The best piece within the collection is the Autobiographical story. He did something very interesting when writing his first novel, that I’ve never heard of before. He wrote his first novel, and decided that it wasn’t very well written, so he rewrote it… in English, specifically because his arsenal of words and ability with syntax were limited. Then he translated it all back into his native Japanese. There were also some need anecdotes about his life, most of which I was not aware of, though a lot of events had translated into his fiction.
The first novel is not very good, though it has be best title of maybe any of his pieces (though “Super Frog Saves Tokyo” is also way up there). The title though does not apply heavily to the novel however. There is one brief reference to one of the main characters girlfriend hanging herself and swinging in the wind for a whole week before discovered, however the line “hear the wind sing” does not actually appear in the novel as far as I know. Murikami has a tendency to write fiction that is very dreamlike, and this novel is extreme in this style. Characters appear and disappear in scenes without any sort of introduction, the story line is equally as hard to follow as events don’t make a whole lot of sense, and the story overall doesn’t seem to have anything close to a typical literary flow. It’s not so much that these are bad features they are just very hard to follow, and probably even more so when trying to listen to it. The one true downside, that I didn’t care for was that the main character was a writer, and a lot of opening section of the novel sounds more as a continuation of the introduction to the collection then an organic piece of the novel itself. Nonetheless, I think I will be reading this one again, just to see if I can get a better handle on it.
The second novel in the collection, it a little easier to follow, though even stranger then the first as far as substance.
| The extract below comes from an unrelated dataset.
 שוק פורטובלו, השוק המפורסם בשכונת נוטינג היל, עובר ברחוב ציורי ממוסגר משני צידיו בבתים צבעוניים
It is a little more in tune with the Murikami we’ve all grown to love, and shows a natural progression in his writing. The title is a lot more applicable, it takes place in 1973 and a significant portion of the novel is about Pinball. Though still maintaining the dreamlike quality of the first novel, this one is much easier to follow, and many of the scenes are much more memorable. The main character is still a writer, but in this novel he’s working as a translator, which is a little more tolerable as far as the writing about writing feature goes for me. I’m sure there is still a lot of stuff I missed in this novel too, and I plan on reading it again.